Bei einer Infektion treten folgende Symptome auf:
Appetitlosigkeit, Gewichtsverlust, chronischer Husten, schnelle Ermüdung, Herzinsuffizienz. Die Herzinsuffizienz ist am Schwellbauch zu erkennen, was auf einen Flüssigkeitsstau im Unterleib zurückzuführen ist, Anämie, Gelbsucht, dunkelbrauner Harn.

Durch folgende Maßnahmen kann die Infektion nachgewiesen werden: Blutuntersuchung, Immunproben, Röntgenaufnahmen des Thorax und EKG. Die Behandlung beinhaltet die Entfernung der erwachsenen Fadenwürmer, intravenöse Spritzen, Verabreichung von Medikamenten zur Ausscheidung der Mikrofilarie, Hunde, die Symptome von fortgeschrittener Filariosis aufweisen, und besonders solche Tiere, die an Herzinsuffizienz leiden, gehen das Risiko ein, dass nach der Behandlung gegen die erwachsenen Fadenwürmer Komplikationen auftreten könnten. Die am Hohlvenen-Syndrom leidenden Tiere müssen sofort einem chirurgischen Eingriff unterzogen werden, dem anschließend dann die übliche Chemotherapie folgt. Der Tierarzt kann das Risiko bewerten und die zweckmäßigste Behandlung bestimmen.
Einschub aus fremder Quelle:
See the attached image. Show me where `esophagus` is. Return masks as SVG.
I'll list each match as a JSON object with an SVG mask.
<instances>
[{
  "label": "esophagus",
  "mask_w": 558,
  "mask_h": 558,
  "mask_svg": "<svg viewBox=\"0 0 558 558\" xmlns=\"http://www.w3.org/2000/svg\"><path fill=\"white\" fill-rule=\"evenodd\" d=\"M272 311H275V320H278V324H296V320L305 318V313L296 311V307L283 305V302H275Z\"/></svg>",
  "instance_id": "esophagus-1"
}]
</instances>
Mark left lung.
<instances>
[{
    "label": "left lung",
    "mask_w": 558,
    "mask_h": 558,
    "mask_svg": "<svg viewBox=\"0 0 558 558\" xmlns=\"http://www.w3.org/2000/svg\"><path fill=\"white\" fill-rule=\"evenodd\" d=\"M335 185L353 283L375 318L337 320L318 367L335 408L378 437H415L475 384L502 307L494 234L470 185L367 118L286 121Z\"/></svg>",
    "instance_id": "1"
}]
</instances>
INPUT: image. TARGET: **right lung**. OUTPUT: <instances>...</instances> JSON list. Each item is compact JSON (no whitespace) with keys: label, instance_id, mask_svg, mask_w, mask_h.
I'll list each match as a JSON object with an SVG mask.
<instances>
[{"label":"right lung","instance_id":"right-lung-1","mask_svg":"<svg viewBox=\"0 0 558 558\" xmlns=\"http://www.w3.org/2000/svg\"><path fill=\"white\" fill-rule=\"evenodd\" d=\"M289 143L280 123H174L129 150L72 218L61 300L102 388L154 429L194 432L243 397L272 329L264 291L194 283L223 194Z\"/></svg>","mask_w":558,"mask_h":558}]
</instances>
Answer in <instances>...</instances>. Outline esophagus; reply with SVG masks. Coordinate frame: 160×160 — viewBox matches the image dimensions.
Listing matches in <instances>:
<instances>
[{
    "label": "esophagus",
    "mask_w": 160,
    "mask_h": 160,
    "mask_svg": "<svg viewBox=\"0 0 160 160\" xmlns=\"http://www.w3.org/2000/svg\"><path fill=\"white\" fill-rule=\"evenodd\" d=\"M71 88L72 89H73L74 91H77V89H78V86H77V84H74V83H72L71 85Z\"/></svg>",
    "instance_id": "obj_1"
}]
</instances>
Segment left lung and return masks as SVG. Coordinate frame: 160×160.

Das modernste Schutzverfahren gegen Filariosis besteht aus der monatlichen Verabreichung von IVERMECTINA oder MELBEMYCIN-Produkten, die speziell für Hunde gedacht sind.

Es ist ratsam, die unter Schutzmedikation stehenden Tiere vorsichtshalber erneut auf evtl. im Blut vorhandene Mikrofilarien untersuchen zu lassen.